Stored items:
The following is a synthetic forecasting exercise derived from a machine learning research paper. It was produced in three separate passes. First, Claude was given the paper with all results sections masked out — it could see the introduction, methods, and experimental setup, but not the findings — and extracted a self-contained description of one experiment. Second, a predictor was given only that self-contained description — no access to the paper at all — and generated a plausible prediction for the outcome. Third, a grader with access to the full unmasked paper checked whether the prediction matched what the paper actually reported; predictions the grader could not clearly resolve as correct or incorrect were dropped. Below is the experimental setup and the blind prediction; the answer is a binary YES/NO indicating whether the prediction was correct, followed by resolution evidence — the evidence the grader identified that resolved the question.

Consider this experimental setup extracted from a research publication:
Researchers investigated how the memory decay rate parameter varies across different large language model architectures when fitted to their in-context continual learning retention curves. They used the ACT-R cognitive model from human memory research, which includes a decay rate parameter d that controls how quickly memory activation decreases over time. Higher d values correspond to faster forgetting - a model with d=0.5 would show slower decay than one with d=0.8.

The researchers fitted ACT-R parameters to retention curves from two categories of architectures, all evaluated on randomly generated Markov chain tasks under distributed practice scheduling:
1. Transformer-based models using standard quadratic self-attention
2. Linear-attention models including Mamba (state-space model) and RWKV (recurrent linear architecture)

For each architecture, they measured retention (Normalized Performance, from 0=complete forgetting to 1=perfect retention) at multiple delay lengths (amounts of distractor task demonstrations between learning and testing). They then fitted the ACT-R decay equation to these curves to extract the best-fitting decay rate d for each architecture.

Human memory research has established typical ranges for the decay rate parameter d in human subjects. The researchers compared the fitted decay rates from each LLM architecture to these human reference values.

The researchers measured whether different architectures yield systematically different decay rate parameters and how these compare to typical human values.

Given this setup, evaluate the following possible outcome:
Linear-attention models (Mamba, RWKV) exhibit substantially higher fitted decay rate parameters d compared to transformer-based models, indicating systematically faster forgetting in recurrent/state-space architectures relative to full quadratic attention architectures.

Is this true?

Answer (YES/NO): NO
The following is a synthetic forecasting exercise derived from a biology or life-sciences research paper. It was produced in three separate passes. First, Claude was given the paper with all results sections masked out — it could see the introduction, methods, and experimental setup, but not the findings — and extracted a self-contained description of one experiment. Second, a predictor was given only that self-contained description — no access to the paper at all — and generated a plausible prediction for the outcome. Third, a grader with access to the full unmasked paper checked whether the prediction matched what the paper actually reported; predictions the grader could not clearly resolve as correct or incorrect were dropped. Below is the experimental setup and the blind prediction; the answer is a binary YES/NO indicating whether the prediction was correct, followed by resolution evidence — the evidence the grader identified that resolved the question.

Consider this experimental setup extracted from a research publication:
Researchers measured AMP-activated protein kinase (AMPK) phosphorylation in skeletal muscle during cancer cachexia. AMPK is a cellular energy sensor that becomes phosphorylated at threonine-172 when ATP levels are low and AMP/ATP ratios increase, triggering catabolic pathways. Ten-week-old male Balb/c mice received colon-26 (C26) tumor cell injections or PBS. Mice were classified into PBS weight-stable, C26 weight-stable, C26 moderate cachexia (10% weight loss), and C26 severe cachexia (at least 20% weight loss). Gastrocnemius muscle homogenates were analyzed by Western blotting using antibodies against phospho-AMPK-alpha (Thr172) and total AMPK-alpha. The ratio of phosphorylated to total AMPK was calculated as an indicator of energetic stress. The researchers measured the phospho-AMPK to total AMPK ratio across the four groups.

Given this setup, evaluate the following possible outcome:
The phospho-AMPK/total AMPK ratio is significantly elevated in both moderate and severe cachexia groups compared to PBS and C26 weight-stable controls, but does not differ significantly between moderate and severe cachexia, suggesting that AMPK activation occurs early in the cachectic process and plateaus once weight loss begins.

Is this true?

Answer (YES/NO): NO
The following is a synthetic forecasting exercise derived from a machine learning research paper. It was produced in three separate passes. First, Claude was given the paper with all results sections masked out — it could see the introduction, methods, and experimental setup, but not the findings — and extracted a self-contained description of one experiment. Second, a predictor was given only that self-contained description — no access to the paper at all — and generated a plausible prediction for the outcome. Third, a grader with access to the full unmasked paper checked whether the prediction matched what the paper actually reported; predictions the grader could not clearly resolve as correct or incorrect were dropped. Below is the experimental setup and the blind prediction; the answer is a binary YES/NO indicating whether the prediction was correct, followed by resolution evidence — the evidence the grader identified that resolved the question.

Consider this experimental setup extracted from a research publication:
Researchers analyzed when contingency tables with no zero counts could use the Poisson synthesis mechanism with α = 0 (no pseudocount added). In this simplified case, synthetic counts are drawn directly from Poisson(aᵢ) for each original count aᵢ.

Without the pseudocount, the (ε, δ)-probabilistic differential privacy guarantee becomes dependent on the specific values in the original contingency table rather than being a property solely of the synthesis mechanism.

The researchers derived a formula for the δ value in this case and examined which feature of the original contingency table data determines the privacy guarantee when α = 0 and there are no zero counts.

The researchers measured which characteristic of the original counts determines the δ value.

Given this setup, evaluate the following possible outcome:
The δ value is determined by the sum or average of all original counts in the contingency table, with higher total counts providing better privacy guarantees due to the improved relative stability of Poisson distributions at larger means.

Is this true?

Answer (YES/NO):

TASK DETAILS: Your answer should be the lines from the one containing "Without the pseudocount, the" through the end of the records, both included, output exactly and with nothing added.

WRITTEN REPLY:
Without the pseudocount, the (ε, δ)-probabilistic differential privacy guarantee becomes dependent on the specific values in the original contingency table rather than being a property solely of the synthesis mechanism.

The researchers derived a formula for the δ value in this case and examined which feature of the original contingency table data determines the privacy guarantee when α = 0 and there are no zero counts.

The researchers measured which characteristic of the original counts determines the δ value.

Given this setup, evaluate the following possible outcome:
The δ value is determined by the sum or average of all original counts in the contingency table, with higher total counts providing better privacy guarantees due to the improved relative stability of Poisson distributions at larger means.

Is this true?

Answer (YES/NO):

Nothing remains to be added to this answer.